= WHAT YOU NEED TO DO =
Return each of the records below word for word, with nothing changed.

= MATERIAL =
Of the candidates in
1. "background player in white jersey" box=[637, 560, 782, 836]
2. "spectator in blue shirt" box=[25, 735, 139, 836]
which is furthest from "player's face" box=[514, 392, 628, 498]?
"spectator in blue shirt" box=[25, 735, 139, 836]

= TASK RESPONSE =
Of the candidates in
1. "background player in white jersey" box=[637, 560, 782, 836]
2. "spectator in blue shirt" box=[25, 735, 139, 836]
which is furthest from "player's face" box=[514, 392, 628, 498]?
"spectator in blue shirt" box=[25, 735, 139, 836]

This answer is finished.